Its certainly possible for an employer to insist on seeing the call records of staff under suspicion of transmitting or receiving authorised messages by voice over the phone. But phone IM clients need not keep any such record. Some dont have sufficient memory to store it. Some arent even able to do so, if the participants set up an instant virtual meeting room for their electronic encounter.
One possible outcome of this dilemma is that IT departments may find themselves forced to insist that staff use company-provided, company-managed smartphones, or none at all. Few IT budgets could cope with that requirement over the next twelve months, even if the requirement (to prohibit the use of “rogue” smartphones) is judged to be legal under free speech constitutional entitlements.
The alternative, perhaps, would be for corporates to pressure Microsoft (and other phone software suppliers) to withdraw the IM capability of these new generation wireless devices. Its hard to see exactly how this would stop third party developers providing clients that replaced the built-in function, or how an employer could stop staff from using them. But that wouldnt necessarily limit the obligations the law places on the employer.
There are, even now, employers who honestly dont know that their executives use IM systems, and who, if asked, would insist that there is no such traffic over their internal LAN. Theyre almost certainly wrong! – and many are taking steps to monitor and control such traffic, because its just too darned useful and powerful a communications tool to stop.
But even those managers who are aware of the IM threat on the LAN, seem not to be aware that the same techniques exist wirelessly.

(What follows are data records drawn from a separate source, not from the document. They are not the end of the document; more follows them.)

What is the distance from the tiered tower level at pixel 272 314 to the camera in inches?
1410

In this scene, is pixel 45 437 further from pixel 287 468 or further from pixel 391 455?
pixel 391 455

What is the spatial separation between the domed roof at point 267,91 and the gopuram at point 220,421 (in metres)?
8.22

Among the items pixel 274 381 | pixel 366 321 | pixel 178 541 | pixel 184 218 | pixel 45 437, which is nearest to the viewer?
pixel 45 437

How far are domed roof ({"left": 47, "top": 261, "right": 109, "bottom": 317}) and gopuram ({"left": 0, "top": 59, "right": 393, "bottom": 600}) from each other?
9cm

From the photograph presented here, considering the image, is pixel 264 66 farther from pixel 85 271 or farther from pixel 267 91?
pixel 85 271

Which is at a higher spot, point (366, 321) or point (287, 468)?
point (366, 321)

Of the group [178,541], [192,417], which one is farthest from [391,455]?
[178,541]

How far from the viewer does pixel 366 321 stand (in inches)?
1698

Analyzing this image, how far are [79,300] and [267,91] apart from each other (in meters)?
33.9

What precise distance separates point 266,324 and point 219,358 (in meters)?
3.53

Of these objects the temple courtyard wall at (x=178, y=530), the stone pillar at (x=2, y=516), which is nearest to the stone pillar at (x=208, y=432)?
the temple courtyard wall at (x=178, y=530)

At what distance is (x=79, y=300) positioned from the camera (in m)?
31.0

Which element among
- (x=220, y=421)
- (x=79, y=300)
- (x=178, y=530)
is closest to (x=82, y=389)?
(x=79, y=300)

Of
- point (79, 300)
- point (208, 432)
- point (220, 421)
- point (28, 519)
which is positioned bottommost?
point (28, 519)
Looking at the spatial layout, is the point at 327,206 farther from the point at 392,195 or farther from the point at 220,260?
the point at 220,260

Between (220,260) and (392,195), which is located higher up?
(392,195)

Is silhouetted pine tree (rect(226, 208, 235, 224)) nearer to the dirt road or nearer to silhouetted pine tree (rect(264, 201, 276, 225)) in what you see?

Already SMS message trails have led to arrest and imprisonment in abduction and murder cases. For example, a child who had been abducted (and murdered) was apparently sending reassuring texts to her parents, saying that she was OK, and needed time to think about her future—but when her body was discovered, it was clear shed been dead for many days before these messages were transmitted—and the phone was in the possession of the murderer.
But these messages, if deleted by the recipient, are hard to trace. Even harder is it to audit the transmission of IM transactions if the participants take minor precautions to avoid detection. And if the employee downloads an Internet Relay Chat client (easily done!) then it may be impossible to find out what server was used, never mind what traffic went onto it. Most IRC channel operators would be astonished at the suggestion that they keep logs. If there were a risk of subpoena, the few who do, would instantly wipe the lot.
The philosophical question of how sensible, or even, how morally justifiable, it may be to attempt to log all communications made by company staff (what about sub-contractors?) is entirely another question. In the meanwhile, we have to ask ourselves; is it actually possibly to comply with the laws as they stand? Or has technology moved faster than legislation, yet again?